Maybe this was what Jesus was getting at when he warned his disciples: “Beware of the yeast of the Pharisees and Sadducees” (Matthew 16)! The Pharisees and Sadducees were religious zealots consumed with rituals, sacred protocols, and proper ceremonies. Certainly these people had good and worthy intentions: They wanted to please God and see others do the same. Yet, their application of the product was over the top. Jesus would say later, “They crush people with unbearable religious demands and never lift a finger to ease the burden. They shut the door of the Kingdom of Heaven in people’s faces” (Matthew 23).
Yes, what the Pharisees and Sadducees wanted was virtuous. But all their passion and enthusiasm left those around them floating belly-up, begging for air and mercy. And as certain as their zeal is their legacy; the religious zealot lingers well into the twenty-first century, giving ten-gallon treatments to every one gallon he or she encounters.
The Pharisee of today doesn’t walk the hills of Judea, as in Jesus’ time. He is a Bible-thumping televangelist with a list of dos-and-don’t as long as your arm and as heavy as millstone, angry as hell itself at those to whom he preaches.

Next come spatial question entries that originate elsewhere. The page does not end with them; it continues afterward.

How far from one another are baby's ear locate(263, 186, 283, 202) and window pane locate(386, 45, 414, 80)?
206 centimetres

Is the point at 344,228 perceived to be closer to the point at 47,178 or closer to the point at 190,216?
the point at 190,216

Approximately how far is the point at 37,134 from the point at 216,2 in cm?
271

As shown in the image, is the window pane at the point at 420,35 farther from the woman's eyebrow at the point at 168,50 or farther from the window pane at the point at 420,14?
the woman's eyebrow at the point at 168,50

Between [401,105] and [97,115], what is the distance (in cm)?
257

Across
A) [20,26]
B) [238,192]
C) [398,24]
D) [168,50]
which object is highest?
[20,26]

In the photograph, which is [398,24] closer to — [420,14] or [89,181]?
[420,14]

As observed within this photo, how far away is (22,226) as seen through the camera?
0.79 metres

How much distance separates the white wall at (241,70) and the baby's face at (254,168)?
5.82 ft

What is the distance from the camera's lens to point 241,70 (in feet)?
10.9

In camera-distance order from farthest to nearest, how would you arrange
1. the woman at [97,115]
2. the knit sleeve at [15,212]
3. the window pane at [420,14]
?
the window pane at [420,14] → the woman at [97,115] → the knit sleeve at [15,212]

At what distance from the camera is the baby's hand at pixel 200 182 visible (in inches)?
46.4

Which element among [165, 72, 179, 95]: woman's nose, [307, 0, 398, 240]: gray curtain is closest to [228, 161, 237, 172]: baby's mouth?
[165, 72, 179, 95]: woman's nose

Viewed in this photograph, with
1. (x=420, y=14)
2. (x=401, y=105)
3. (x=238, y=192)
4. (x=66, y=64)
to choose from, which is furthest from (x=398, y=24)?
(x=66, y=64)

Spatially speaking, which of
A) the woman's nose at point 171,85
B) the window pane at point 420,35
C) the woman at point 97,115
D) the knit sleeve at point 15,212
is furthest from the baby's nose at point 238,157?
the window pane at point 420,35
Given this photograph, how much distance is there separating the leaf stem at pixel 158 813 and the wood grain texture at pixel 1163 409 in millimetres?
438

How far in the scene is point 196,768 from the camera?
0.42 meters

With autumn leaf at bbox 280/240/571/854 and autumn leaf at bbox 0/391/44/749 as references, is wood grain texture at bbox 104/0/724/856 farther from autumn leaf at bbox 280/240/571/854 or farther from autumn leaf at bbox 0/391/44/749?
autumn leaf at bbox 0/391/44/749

He is the radical cleric who seems to have heard God’s final and complete word for humanity, a word that is as fixed as concrete and leads to nothing but oppression and injustice. She is the entrenched church-goer whose biblical interpretations are as stuck and stuffed as she is. No mercy, no grace, no second-chances, no reprieves: Quite frankly, nothing like Jesus.
To those struggling to breathe beneath the overdose of ritual and inflexibility Jesus said, “Come to me, all of you who are weary and carry heavy burdens, and I will give you rest. Take my yoke upon you. Let me teach you, because I am humble and gentle at heart, and you will find rest for your souls. For my yoke is easy to bear, and the burden I give you is light” (Matthew 11).
So what about those of us who bear the Christian name? What do we offer the heavy leaden? Do we extend the invitation of the gentle, loving Christ who held rest in his hand, or do we dish out more and more obligation, attempting to cleanse the lives of others until they can’t breathe?
I agree: People would live healthier, more whole, spiritual lives with a little less goop in their lives. But let’s make sure we don’t over-treat those around us. What we think will help them, might actually send them belly-up to the surface.